Documented Abuses and Exploitation

The drive for profit maximization in asylum accommodation has resulted in documented cases of exploitation that raise serious ethical and legal concerns. Accommodation providers frequently house asylum seekers in properties that would be considered substandard for any other population, including facilities with persistent mould problems, inadequate heating, overcrowding, and pest infestations. The vulnerable status of asylum seekers makes them particularly susceptible to exploitation, as they typically lack the legal knowledge, financial resources, or social connections necessary to challenge poor treatment or advocate for better conditions. This power imbalance enables accommodation providers to maintain cost structures that would be impossible with any population that had meaningful alternatives or advocacy support.

The asylum support system enables various forms of financial exploitation beyond substandard accommodation. Asylum seekers receiving support payments of approximately £7 per day often find themselves dependent on services and products provided by the same companies that house them, creating opportunities for additional profit extraction through commissary services, transportation, communication services, and other necessities. Restriction of asylum seekers’ right to work in most cases creates complete dependency on accommodation providers and support services, eliminating any market pressure that might otherwise improve service quality or reduce exploitative practices. This dependency relationship enables systematic exploitation that would be impossible in normal commercial relationships where customers have alternatives.

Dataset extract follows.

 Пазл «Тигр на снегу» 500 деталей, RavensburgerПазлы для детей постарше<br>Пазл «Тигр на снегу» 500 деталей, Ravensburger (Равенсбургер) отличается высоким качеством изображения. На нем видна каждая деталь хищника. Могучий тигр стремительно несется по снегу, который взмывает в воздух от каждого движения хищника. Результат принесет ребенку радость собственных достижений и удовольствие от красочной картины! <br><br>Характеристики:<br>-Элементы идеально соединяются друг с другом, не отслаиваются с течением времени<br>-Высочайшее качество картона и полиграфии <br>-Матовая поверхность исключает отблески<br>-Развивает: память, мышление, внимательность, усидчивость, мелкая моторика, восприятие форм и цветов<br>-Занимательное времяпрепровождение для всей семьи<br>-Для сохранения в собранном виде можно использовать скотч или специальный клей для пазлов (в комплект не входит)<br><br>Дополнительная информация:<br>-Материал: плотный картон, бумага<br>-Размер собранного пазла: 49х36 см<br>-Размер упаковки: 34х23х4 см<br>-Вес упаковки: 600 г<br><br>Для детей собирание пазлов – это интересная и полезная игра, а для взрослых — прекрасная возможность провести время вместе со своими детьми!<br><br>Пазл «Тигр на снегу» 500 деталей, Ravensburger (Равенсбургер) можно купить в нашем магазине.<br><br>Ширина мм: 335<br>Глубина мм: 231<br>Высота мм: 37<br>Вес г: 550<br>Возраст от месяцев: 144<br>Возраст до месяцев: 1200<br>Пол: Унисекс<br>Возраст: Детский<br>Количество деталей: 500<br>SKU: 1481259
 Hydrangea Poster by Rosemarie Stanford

Accommodation providers often fail to provide adequate access to healthcare, education, and social services that asylum seekers require, particularly those with complex medical needs, trauma histories, or specific cultural requirements. The profit-focused business model creates incentives to minimize costs associated with specialized services or complex cases, leading to systematic neglect of vulnerable individuals who require additional support. Children in asylum accommodation face particular risks, as their educational and developmental needs often receive inadequate attention from accommodation providers focused on minimizing costs rather than ensuring proper child welfare. The disruption to education and social development experienced by children in the asylum system represents a form of institutional harm that extends far beyond immediate accommodation quality.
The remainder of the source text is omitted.